Available records:
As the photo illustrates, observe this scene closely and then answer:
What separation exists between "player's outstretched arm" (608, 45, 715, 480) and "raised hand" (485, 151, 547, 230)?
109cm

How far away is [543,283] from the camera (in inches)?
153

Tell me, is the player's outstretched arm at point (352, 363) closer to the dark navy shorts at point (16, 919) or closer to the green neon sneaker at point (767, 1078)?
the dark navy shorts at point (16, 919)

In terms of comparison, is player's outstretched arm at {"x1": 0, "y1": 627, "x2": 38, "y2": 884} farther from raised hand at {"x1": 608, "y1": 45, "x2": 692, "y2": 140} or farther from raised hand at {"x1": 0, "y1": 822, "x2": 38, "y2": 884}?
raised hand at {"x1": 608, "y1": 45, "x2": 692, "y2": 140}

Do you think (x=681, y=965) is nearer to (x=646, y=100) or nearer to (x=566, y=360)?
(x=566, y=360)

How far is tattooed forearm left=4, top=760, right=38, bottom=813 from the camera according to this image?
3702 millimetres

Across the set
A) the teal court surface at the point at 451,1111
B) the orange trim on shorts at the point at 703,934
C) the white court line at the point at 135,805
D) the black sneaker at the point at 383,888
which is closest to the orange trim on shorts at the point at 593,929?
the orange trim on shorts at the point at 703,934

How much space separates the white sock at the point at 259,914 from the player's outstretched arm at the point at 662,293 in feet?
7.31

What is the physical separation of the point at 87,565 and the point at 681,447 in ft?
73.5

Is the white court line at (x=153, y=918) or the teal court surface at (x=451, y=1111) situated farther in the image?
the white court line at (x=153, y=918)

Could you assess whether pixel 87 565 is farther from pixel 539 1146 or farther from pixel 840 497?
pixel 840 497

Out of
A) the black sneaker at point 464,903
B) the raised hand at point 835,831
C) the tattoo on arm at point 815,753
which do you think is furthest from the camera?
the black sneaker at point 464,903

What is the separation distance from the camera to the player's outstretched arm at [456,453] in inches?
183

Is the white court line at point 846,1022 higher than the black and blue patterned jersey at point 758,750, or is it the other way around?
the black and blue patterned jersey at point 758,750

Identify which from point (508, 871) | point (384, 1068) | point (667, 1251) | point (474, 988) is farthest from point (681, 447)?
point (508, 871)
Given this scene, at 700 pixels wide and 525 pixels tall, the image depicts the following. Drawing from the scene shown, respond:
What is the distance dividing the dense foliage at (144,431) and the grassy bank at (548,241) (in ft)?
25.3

---

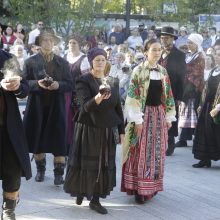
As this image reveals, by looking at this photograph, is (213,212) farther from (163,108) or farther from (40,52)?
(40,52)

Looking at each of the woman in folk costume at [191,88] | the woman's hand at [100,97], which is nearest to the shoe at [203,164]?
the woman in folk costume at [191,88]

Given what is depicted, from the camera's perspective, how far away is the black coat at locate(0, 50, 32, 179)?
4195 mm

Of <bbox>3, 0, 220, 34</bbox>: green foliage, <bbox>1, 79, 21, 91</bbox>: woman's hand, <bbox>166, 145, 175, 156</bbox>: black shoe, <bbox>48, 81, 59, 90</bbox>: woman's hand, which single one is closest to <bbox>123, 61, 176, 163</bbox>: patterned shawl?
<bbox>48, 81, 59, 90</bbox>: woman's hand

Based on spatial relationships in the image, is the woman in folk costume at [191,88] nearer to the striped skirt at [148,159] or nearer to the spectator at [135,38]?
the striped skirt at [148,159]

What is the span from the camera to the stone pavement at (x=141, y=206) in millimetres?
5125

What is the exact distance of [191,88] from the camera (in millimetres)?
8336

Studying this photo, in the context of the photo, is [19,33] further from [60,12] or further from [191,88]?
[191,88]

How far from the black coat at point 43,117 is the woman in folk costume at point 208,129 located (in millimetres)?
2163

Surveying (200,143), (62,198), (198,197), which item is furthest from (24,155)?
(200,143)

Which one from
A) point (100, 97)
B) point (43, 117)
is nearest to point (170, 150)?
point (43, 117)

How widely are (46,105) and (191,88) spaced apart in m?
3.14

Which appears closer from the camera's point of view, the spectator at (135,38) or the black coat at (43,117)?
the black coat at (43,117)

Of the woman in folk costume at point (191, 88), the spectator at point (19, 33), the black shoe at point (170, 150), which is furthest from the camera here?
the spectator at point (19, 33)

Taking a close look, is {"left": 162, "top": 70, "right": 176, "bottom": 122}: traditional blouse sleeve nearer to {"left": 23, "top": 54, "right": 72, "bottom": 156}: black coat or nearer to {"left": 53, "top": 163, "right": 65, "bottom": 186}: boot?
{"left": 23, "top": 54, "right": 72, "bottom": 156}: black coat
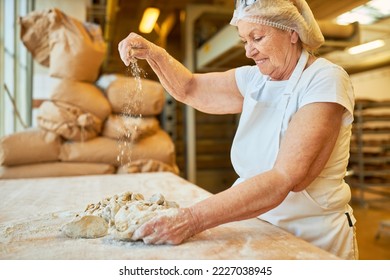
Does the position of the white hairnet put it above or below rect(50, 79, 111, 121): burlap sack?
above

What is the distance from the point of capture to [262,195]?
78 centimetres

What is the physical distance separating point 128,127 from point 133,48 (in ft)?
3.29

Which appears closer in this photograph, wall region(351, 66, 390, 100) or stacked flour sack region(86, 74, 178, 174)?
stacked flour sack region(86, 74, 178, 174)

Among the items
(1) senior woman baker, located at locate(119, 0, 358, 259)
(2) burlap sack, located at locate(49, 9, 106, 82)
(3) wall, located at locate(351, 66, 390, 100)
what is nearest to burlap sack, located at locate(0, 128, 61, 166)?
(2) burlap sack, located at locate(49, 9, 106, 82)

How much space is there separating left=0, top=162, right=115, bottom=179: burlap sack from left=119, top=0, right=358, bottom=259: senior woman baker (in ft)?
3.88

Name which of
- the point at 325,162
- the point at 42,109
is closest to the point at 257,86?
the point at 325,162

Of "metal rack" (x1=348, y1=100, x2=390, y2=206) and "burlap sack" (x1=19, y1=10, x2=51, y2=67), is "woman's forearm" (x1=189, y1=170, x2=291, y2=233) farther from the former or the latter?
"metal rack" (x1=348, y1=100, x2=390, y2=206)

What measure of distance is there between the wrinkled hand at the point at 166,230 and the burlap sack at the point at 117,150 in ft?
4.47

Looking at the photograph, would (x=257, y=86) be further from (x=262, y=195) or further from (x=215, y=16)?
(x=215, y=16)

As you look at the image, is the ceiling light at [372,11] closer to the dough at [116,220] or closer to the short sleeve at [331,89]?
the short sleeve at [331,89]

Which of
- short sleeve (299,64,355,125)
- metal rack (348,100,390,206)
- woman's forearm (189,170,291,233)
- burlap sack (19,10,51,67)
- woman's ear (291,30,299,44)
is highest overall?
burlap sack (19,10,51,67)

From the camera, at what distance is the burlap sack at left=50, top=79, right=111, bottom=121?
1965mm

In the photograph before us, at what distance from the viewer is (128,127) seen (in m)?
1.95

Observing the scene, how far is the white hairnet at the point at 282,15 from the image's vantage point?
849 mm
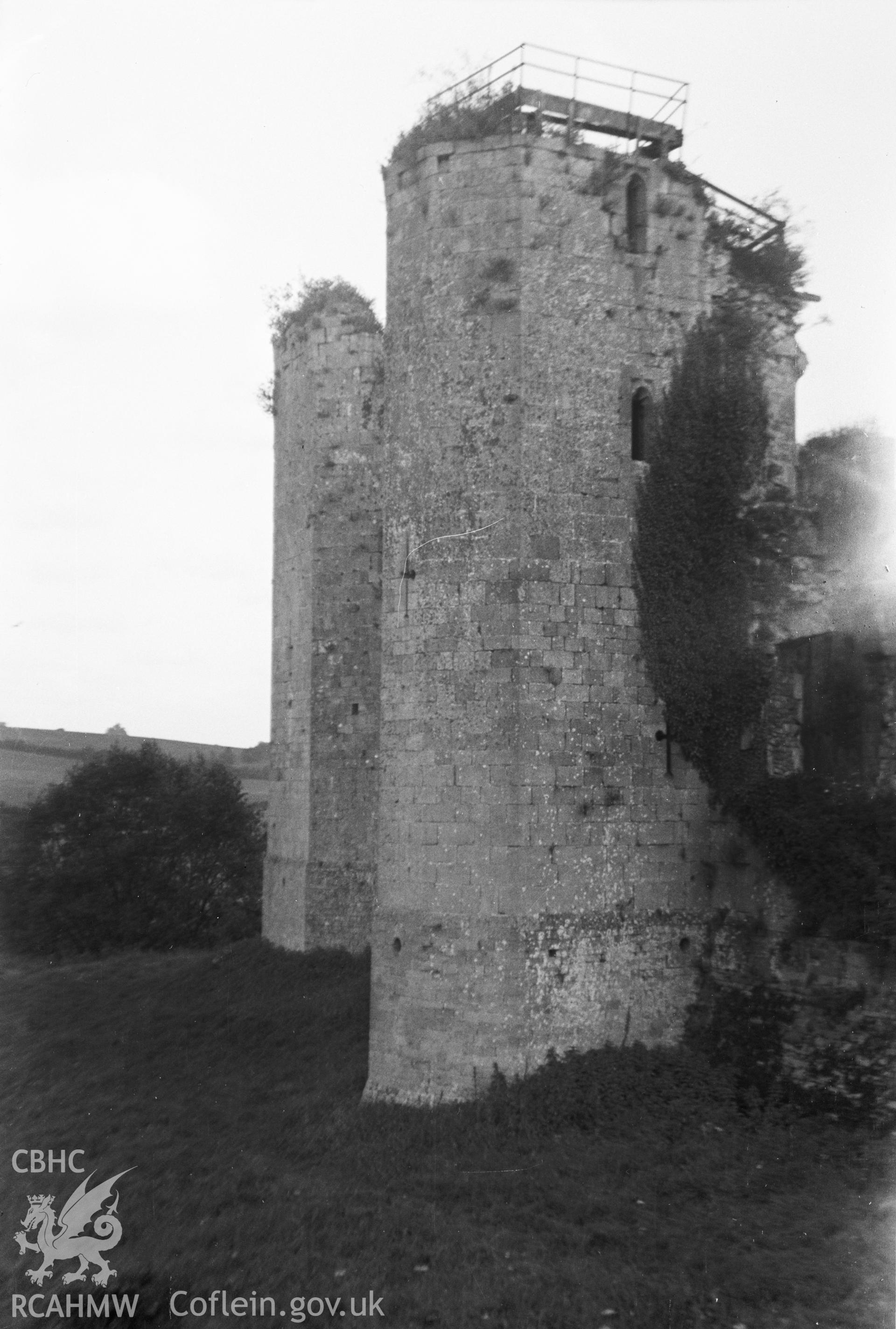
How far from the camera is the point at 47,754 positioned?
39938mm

---

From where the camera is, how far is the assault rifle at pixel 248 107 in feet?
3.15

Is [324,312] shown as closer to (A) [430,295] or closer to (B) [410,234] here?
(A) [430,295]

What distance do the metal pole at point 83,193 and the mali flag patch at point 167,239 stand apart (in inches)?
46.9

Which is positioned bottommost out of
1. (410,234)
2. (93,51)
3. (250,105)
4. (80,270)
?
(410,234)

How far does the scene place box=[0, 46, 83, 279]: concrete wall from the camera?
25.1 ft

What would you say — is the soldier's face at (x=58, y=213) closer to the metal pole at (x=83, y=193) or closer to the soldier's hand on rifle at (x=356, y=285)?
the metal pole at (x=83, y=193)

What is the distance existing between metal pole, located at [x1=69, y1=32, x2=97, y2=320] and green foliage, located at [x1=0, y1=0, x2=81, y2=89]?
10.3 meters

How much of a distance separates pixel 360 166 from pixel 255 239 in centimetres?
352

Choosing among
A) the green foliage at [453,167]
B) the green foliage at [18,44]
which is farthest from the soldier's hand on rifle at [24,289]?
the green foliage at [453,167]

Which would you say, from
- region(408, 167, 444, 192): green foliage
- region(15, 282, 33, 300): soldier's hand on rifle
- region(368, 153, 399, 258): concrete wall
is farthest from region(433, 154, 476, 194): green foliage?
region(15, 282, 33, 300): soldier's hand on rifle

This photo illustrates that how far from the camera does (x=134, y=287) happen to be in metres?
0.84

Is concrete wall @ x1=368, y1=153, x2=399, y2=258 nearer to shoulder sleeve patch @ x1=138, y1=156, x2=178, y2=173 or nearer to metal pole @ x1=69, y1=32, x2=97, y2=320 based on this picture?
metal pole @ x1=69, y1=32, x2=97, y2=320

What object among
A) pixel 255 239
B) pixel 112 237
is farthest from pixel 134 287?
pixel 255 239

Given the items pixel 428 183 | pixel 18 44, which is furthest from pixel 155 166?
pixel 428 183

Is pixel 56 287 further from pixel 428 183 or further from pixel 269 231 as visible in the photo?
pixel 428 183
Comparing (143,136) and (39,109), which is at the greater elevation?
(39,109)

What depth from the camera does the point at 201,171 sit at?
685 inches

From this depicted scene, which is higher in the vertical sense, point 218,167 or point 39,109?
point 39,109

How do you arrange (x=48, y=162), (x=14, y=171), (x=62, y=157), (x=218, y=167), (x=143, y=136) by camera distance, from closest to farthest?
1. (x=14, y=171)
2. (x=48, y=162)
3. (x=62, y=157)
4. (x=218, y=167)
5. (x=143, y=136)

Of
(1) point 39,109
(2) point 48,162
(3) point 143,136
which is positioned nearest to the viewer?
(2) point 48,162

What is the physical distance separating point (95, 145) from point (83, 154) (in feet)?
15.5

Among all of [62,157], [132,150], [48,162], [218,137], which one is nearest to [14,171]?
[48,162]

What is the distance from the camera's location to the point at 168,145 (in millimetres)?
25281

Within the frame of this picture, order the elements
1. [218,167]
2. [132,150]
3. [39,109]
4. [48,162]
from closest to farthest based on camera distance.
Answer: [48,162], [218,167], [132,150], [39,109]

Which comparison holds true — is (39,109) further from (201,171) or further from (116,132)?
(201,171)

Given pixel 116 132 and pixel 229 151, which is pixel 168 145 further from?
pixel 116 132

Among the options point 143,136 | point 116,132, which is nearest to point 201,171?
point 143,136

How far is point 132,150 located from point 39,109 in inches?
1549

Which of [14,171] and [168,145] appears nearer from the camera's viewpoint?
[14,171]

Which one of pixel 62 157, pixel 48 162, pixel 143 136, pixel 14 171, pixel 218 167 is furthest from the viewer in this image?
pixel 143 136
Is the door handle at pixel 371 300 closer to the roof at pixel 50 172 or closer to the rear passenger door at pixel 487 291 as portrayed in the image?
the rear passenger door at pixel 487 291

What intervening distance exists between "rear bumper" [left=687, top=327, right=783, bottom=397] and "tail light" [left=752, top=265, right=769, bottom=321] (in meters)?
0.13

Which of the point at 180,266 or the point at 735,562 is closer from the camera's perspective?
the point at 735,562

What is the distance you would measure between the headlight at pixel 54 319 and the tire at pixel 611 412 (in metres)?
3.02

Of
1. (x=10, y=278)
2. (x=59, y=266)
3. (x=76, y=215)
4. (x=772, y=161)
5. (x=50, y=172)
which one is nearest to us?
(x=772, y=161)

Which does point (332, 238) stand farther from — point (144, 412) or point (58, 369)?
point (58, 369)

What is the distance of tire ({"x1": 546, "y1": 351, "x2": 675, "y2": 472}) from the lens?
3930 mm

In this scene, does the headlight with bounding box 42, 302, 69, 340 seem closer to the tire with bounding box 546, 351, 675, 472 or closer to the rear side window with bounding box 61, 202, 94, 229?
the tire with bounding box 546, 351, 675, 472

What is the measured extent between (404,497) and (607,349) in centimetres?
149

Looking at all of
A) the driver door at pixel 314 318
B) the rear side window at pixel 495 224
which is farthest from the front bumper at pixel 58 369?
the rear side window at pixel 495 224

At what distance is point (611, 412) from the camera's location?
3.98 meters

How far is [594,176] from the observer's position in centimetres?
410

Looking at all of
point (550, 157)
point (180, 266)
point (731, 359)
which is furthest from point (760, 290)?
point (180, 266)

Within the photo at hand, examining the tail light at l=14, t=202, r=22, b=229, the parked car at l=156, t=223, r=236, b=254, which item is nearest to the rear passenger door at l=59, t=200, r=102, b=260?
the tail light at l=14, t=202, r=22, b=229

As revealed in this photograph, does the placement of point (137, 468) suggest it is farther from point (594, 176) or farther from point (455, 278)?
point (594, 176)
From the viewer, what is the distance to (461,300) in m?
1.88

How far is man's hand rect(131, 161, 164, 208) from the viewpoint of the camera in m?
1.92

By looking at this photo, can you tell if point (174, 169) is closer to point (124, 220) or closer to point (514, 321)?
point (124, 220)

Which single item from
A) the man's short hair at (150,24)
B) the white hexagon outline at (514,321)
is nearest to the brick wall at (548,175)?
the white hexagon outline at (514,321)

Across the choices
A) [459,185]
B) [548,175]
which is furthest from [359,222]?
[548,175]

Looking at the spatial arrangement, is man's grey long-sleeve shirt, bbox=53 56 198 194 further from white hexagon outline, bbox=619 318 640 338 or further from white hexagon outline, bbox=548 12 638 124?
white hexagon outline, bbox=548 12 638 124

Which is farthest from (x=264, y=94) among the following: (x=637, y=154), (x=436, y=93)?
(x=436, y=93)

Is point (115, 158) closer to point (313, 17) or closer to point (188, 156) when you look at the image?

Exercise description:
Gather every line above that contains the word "following", and copy each one out in full.

Response to the task:
Given this scene, at 700 pixels wide and 525 pixels tall, the image depicts the following. Drawing from the scene shown, respond:
Which is farthest from (x=264, y=94) among the following: (x=637, y=154), (x=436, y=93)?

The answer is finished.